Kritik gab es von Nachbaur auch für die Rechenmodelle aus Richtung der Gewerkschaft und der AK: "Staatliche Pensionsanwartschaften sollen nicht miteingerechnet werden. Wenn sich aber ein Selbständiger im Laufe von Jahrzehnten eine Million Euro anspart, um Geld für seinen Ruhestand zu haben, soll ihn die Reichensteuerkeule voll treffen!" Die Erbschaftssteuer wiederum koste, "wenn man Betriebsvermögen ausnimmt - was man muss, wenn man den Wirtschaftsstandort nicht endgültig begraben will - mehr als sie bringt!"

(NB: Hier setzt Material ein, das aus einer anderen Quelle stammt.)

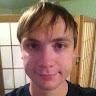 Instructables profile picture for @tommm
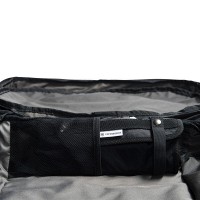 Рюкзак для ноутбука Victorinox Travel ALTMONTProfessional/Black Vt602155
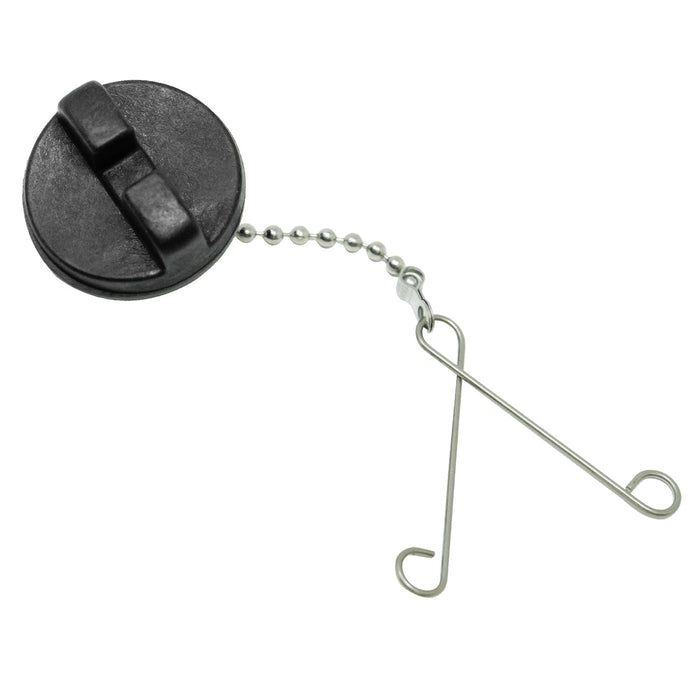 RedMax 514247901 Fuel Cap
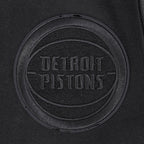 BDP654618-3BK-FLOAT-8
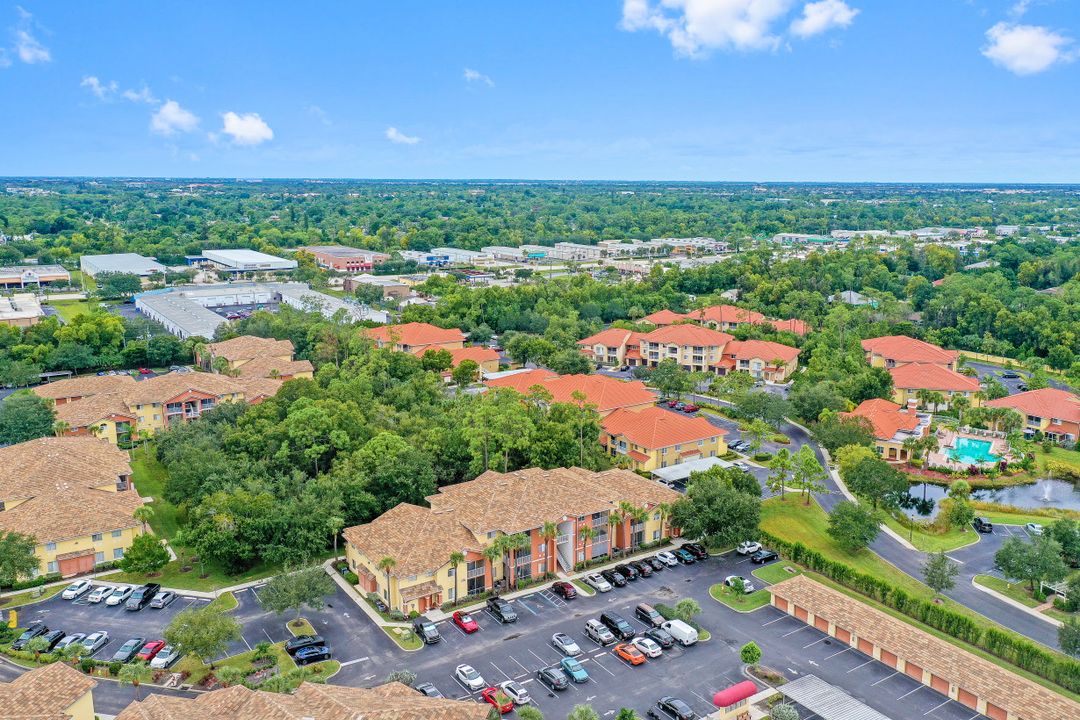 6360 Aragon Way #104, Fort Myers, FL 33966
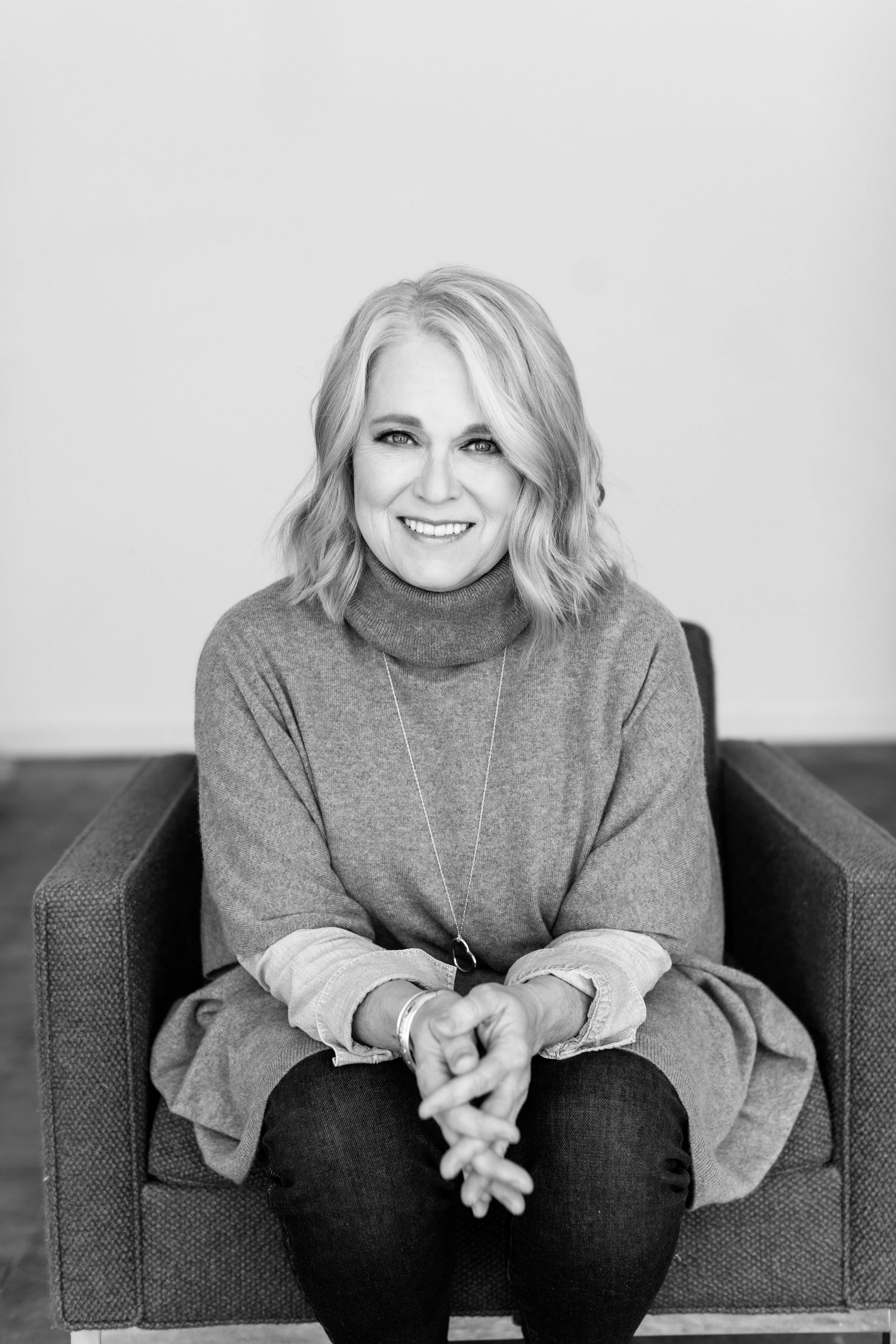 Trilith Foundation's Speaker's Bureau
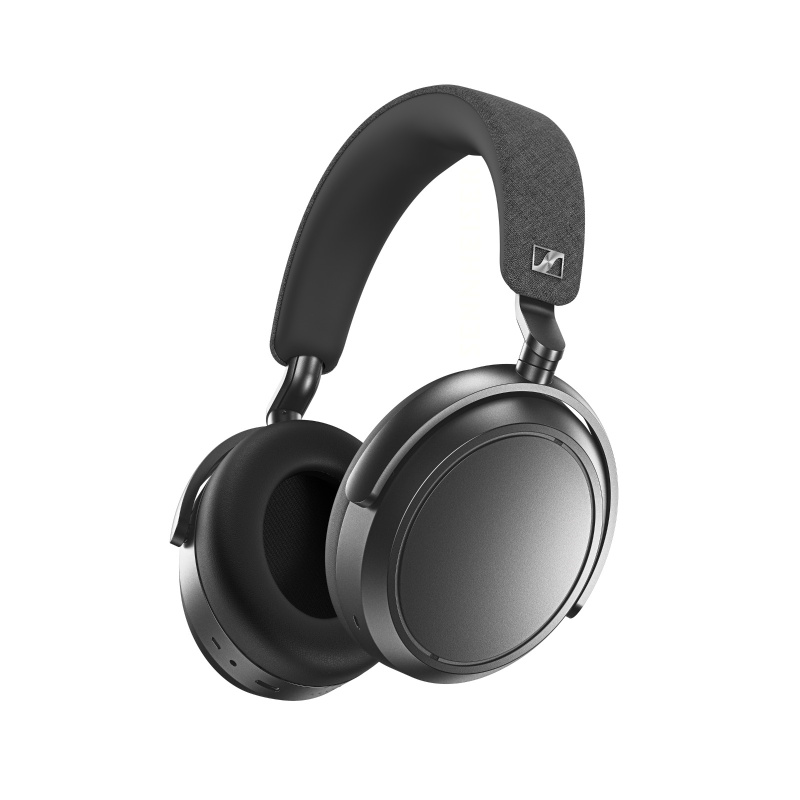 Sennheiser Momentum 4 Wireless [3色]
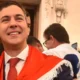 “El Partido Colorado está más unido que nunca”, afirma Peña en aniversario de la ANR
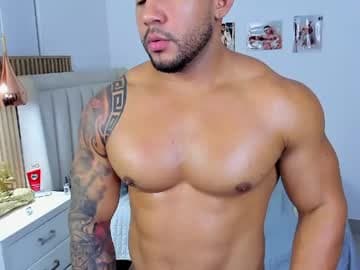 _matthew_santos_
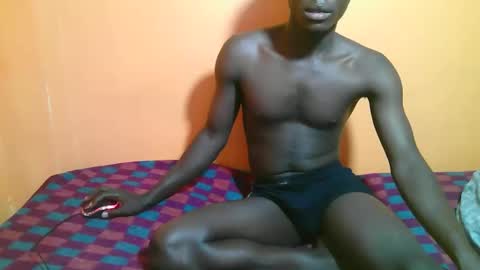 RICHARD online show from 04/18/26, 10:41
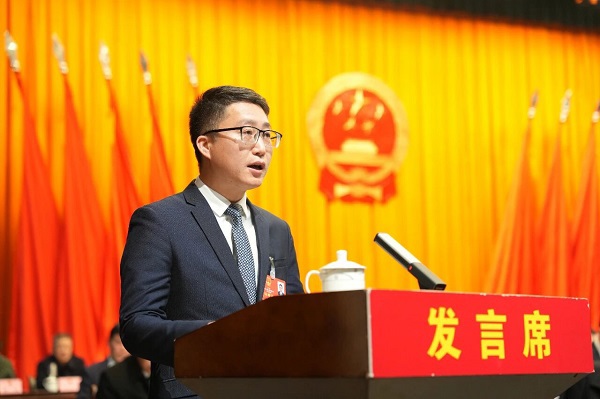 微信图片_2026-01-29_100305_062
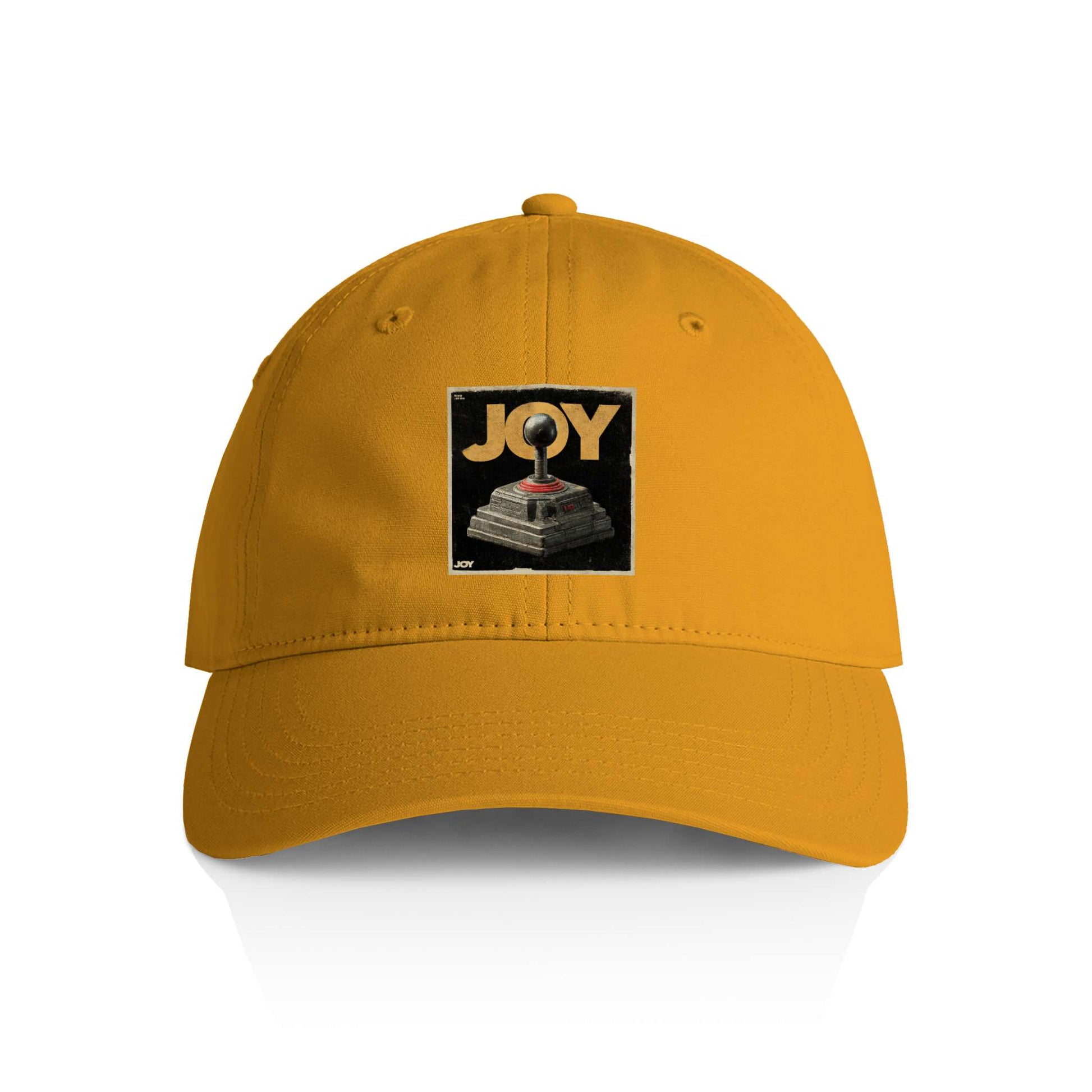 Armal KEZARIAN Creative Headwear - JOY 2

"Die Steuern für Unternehmen, die in Österreich investieren und hier Arbeitsplätze schaffen, müssen runter, denn wir brauchen viel mehr Investoren und Unternehmer!", verlangte Nachbaur. Sie erinnerte an ein Steuerreformmodell des Team Stronach: "Wir senken die am meisten wachstumshemmenden Steuern: Die Lohn-und Einkommensteuer sowie die Unternehmenssteuer 5 Jahre lang in 3-Prozent-Schritten, das sind 15 Mrd. Euro bis 2019. Fast zur Hälfte finanziert sich diese Steuersenkung selbst, durch Investitionen, Konsum und Arbeitsplätze." Und der Rest sei durch die längst überfälligen Verwaltungs- und Systemreformen zu holen. Dazu sei es aber auch erforderlich, dass Mitarbeiter am Gewinn ihres Unternehmens einen Anteil haben.

Auf europäischer Ebene schlug Nachbaur vor, Basel III auszusetzen, denn "das superbürokratische 5.000 Seiten Regelwerk ist ein KMU Killer. Die Realwirtschaft muss an Kredite herankommen können!"
An die anderen Mandatare und die Regierung richtete Nachbaur folgenden Appell: "Denken Sie nicht an sich und die nächste Wahl, sondern denken Sie lieber an Ihre und unser aller Kinder, die auch noch hier leben wollen, möglichst in einem wirtschaftlich florierenden Land, das Eigentum respektiert, nicht in Schulden untergeht und ein gutes Sozialsystem für Menschen hat, die es wirklich brauchen!"